__Work to do__: Can you return, unchanged, every line from the line with "Across the choices" to the end of the rows, both ends included, with the pictures left out?

━━━━━━━━━━━━━━━━━━━━

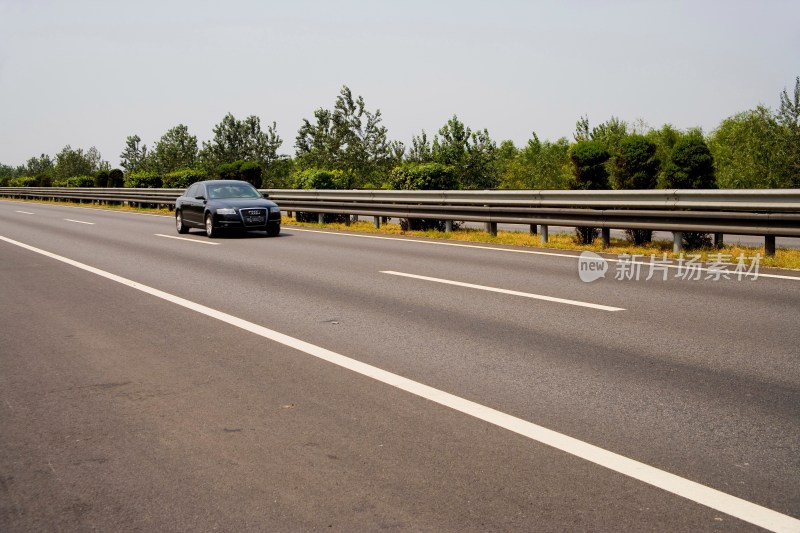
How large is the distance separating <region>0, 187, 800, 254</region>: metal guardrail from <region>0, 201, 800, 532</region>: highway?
245cm

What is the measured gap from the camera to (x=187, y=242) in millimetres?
18500

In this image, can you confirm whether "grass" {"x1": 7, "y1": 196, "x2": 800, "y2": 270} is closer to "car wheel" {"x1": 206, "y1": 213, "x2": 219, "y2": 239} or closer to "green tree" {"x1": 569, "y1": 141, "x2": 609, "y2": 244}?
"green tree" {"x1": 569, "y1": 141, "x2": 609, "y2": 244}

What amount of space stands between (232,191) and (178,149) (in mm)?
71986

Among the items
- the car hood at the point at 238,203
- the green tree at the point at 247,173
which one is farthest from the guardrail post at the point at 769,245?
the green tree at the point at 247,173

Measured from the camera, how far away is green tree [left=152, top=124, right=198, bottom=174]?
289 feet

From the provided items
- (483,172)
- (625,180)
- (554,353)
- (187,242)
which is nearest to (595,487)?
(554,353)

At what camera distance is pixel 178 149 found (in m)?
89.0

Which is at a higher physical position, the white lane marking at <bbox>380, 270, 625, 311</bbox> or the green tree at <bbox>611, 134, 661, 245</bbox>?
the green tree at <bbox>611, 134, 661, 245</bbox>

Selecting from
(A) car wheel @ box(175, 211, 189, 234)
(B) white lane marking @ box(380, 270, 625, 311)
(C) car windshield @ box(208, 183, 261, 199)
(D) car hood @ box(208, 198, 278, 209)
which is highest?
(C) car windshield @ box(208, 183, 261, 199)

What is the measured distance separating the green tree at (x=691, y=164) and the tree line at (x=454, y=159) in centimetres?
2

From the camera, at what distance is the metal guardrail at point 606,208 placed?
12359 millimetres

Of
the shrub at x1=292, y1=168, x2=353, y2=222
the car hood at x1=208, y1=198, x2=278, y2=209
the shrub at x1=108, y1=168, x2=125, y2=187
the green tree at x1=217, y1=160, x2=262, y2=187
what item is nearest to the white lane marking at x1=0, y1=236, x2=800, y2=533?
the car hood at x1=208, y1=198, x2=278, y2=209

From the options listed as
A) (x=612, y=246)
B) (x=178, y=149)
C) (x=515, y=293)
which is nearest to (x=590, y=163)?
(x=612, y=246)

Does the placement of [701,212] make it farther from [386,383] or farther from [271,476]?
[271,476]
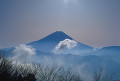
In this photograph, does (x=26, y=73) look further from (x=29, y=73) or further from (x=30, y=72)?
(x=29, y=73)

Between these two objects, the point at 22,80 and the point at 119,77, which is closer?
the point at 22,80

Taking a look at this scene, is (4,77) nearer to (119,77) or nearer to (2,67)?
(2,67)

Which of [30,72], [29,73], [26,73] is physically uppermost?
[29,73]

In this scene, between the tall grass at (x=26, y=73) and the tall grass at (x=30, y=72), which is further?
the tall grass at (x=30, y=72)

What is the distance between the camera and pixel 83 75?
199 m

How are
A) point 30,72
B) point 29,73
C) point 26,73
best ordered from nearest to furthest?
point 29,73, point 26,73, point 30,72

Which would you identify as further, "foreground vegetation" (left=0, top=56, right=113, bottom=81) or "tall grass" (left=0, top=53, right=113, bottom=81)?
"tall grass" (left=0, top=53, right=113, bottom=81)

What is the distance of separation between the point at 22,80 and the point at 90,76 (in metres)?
197

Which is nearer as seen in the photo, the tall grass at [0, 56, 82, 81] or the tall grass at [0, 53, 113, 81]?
the tall grass at [0, 56, 82, 81]

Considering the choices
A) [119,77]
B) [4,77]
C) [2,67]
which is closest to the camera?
[4,77]

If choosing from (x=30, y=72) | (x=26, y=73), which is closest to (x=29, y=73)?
(x=26, y=73)

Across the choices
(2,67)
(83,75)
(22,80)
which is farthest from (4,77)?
(83,75)

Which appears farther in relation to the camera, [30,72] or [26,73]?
[30,72]

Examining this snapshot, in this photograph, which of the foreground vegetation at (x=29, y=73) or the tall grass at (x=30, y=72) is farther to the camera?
the tall grass at (x=30, y=72)
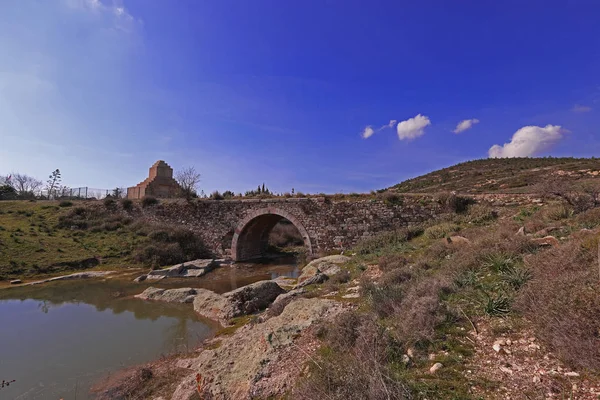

━━━━━━━━━━━━━━━━━━━━

__Correct answer__:
Across the choices
(2,67)
(83,75)
(22,80)
which is farthest from (4,77)?
(83,75)

Which appears farther in relation to the camera, [30,72] or [26,73]?
[30,72]

Examining this snapshot, in this photograph, which of the foreground vegetation at (x=29, y=73) or the tall grass at (x=30, y=72) is farther to the camera?
the tall grass at (x=30, y=72)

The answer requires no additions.